**TRY IT**:
Reproduce, exactly and in full, the lines from the one with "I HALLEN: Sponsorsjef" through the one with "Licht en modern" in the data below; drop pictures.

**INPUT MATERIAL**:
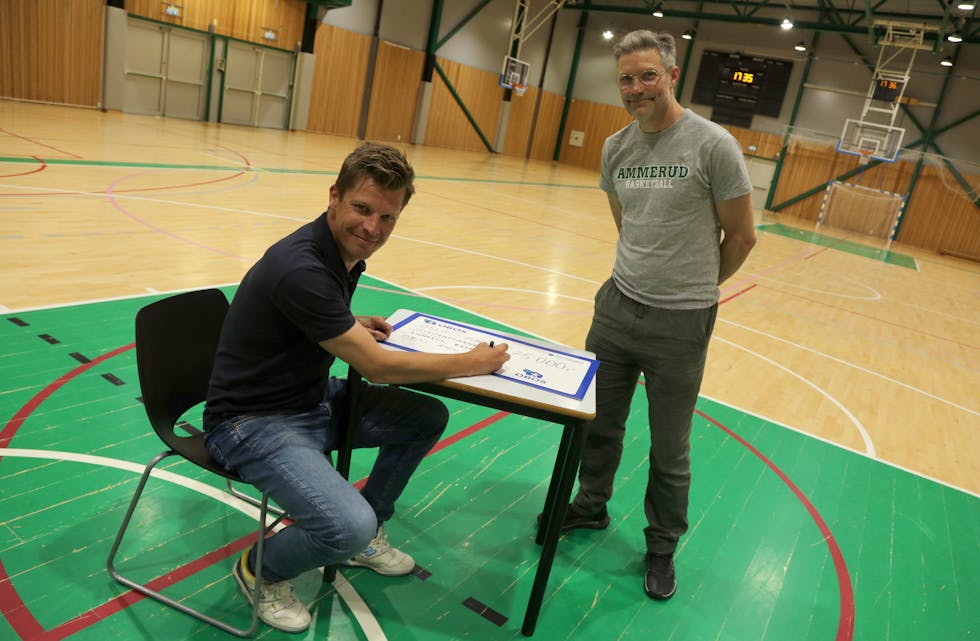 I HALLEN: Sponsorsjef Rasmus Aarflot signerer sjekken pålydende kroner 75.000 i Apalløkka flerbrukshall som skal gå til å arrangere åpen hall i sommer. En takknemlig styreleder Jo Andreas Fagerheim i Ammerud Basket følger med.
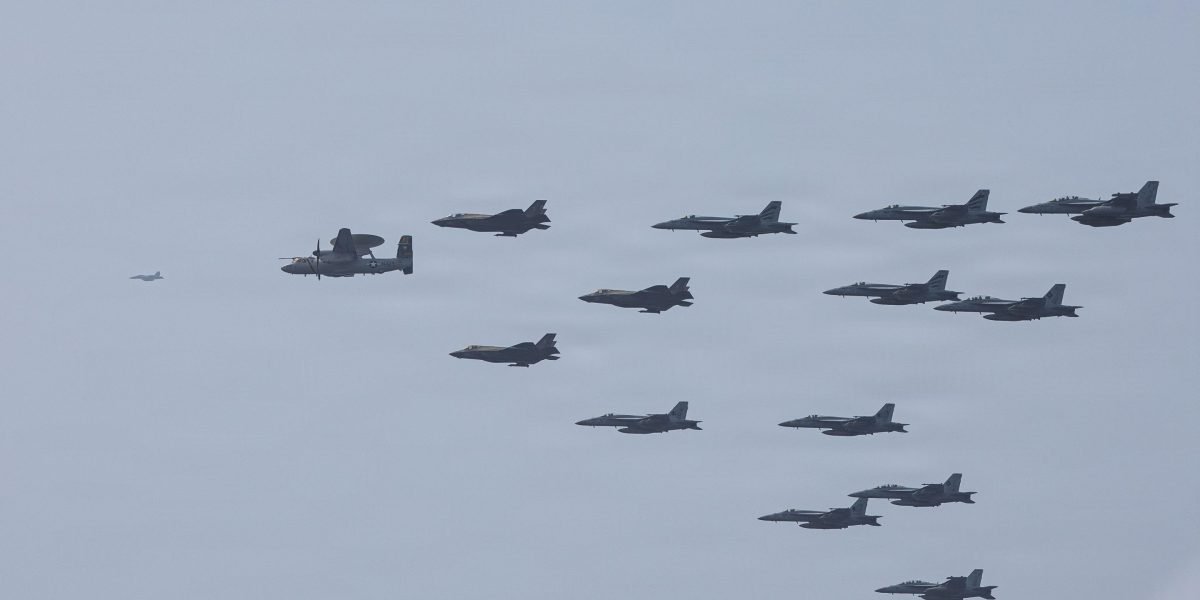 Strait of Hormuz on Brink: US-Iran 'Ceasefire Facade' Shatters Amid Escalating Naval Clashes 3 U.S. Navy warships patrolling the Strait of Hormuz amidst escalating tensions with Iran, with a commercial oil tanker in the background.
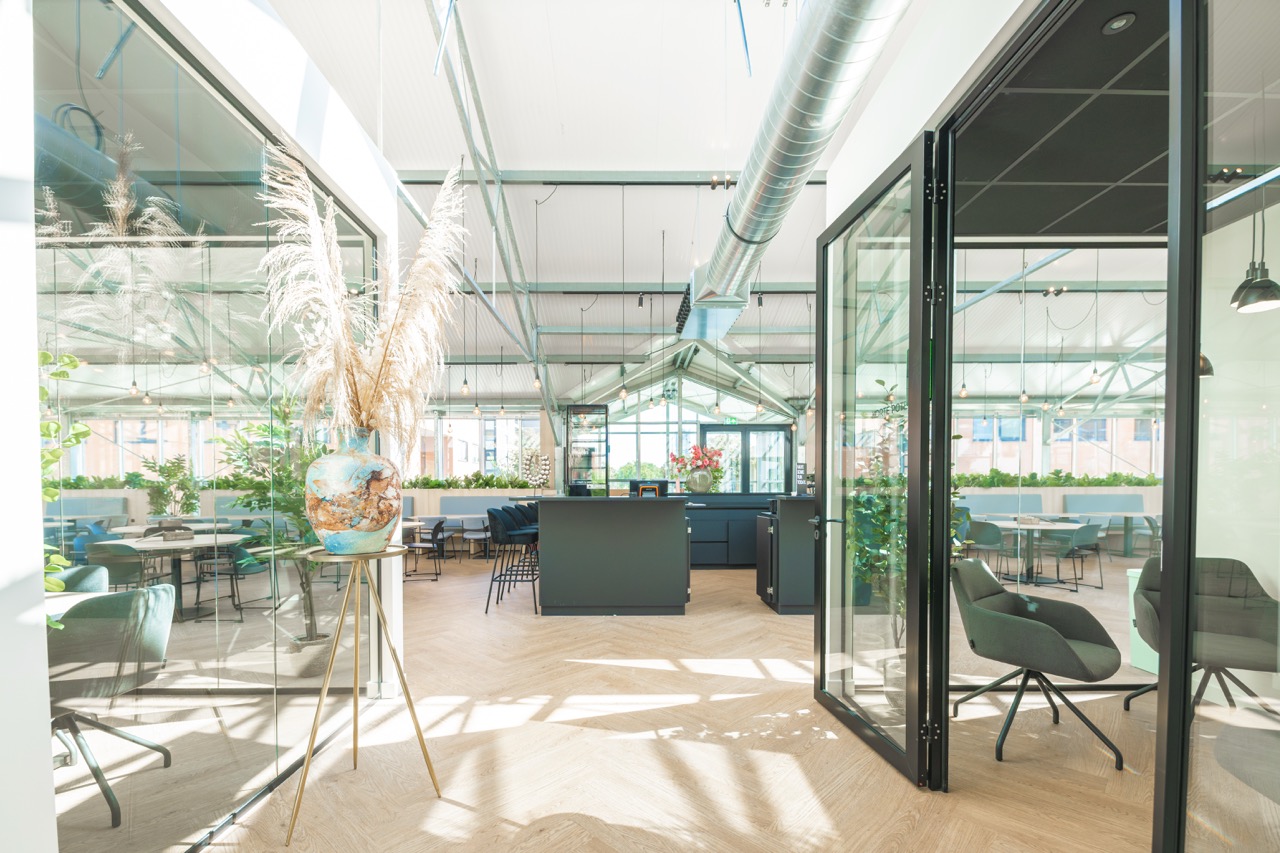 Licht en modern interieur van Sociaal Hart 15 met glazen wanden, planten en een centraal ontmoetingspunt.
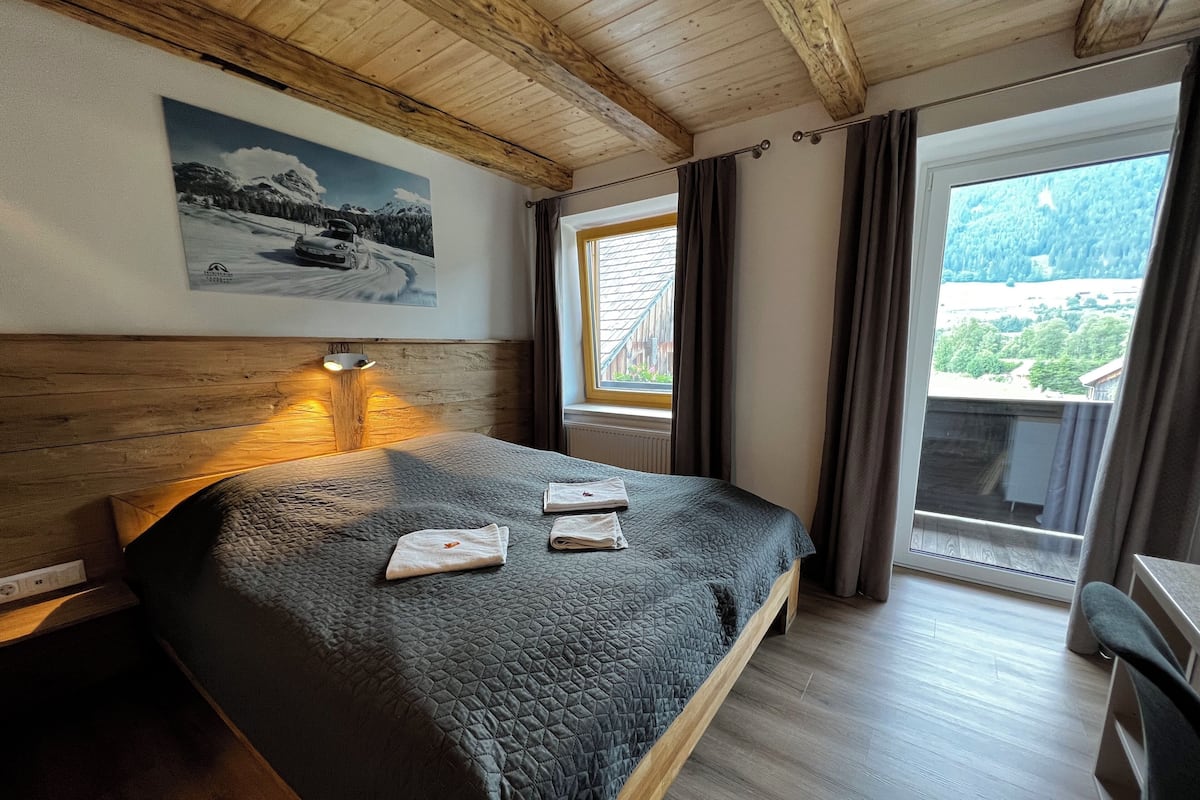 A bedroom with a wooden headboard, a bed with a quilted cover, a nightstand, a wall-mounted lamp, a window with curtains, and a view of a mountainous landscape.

...

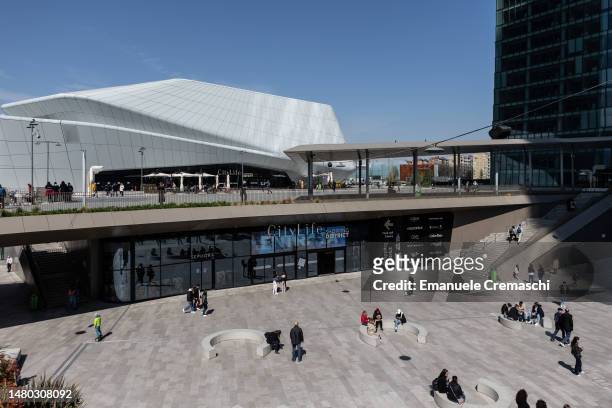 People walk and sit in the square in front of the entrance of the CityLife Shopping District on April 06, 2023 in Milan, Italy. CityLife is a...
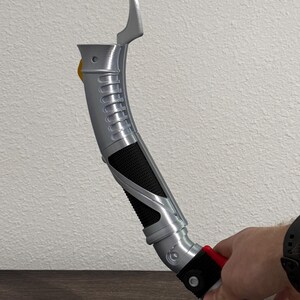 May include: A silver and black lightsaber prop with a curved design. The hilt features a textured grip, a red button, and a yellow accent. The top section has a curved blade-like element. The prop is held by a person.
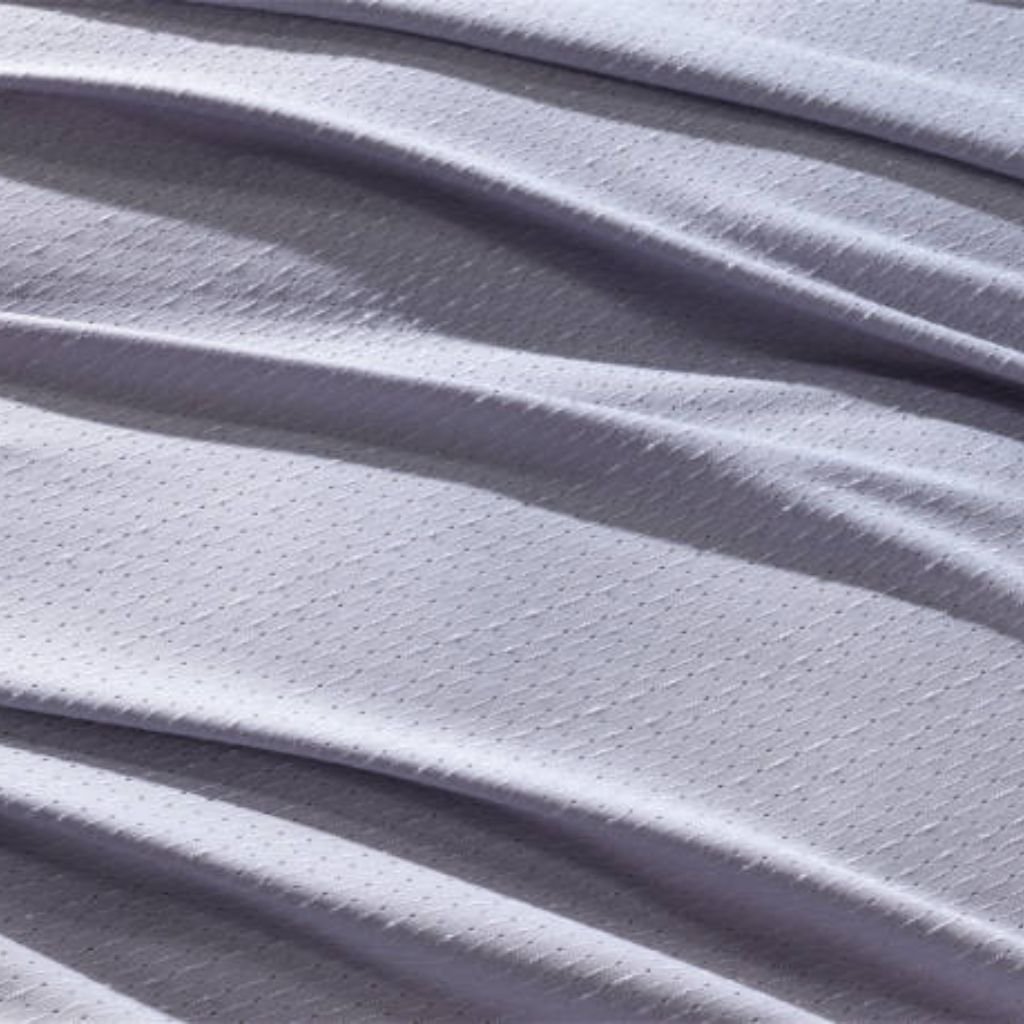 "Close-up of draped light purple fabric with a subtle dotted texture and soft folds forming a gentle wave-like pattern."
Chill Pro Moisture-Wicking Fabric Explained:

**EXERCISE RESPONSE**:
 I HALLEN: Sponsorsjef Rasmus Aarflot signerer sjekken pålydende kroner 75.000 i Apalløkka flerbrukshall som skal gå til å arrangere åpen hall i sommer. En takknemlig styreleder Jo Andreas Fagerheim i Ammerud Basket følger med.
 Strait of Hormuz on Brink: US-Iran 'Ceasefire Facade' Shatters Amid Escalating Naval Clashes 3 U.S. Navy warships patrolling the Strait of Hormuz amidst escalating tensions with Iran, with a commercial oil tanker in the background.
 Licht en modern interieur van Sociaal Hart 15 met glazen wanden, planten en een centraal ontmoetingspunt.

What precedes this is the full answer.